- WHAT YOU WILL DO
Leave out every line before the one containing "Tanzania, site F02, 2015-08-10", and set down that line and the rest through the end of the listing exactly.
===== MATERIAL PROVIDED =====
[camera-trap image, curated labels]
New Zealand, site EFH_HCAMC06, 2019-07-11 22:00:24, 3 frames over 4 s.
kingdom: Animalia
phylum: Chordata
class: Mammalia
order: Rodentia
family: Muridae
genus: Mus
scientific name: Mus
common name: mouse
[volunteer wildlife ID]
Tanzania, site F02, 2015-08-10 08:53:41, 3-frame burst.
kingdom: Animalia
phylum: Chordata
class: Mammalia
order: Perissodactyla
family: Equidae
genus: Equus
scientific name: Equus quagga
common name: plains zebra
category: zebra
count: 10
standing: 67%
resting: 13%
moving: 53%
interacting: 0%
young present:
=====
- ANSWER FOR THE TASK
Tanzania, site F02, 2015-08-10 08:53:41, 3-frame burst.
kingdom: Animalia
phylum: Chordata
class: Mammalia
order: Perissodactyla
family: Equidae
genus: Equus
scientific name: Equus quagga
common name: plains zebra
category: zebra
count: 10
standing: 67%
resting: 13%
moving: 53%
interacting: 0%
young present:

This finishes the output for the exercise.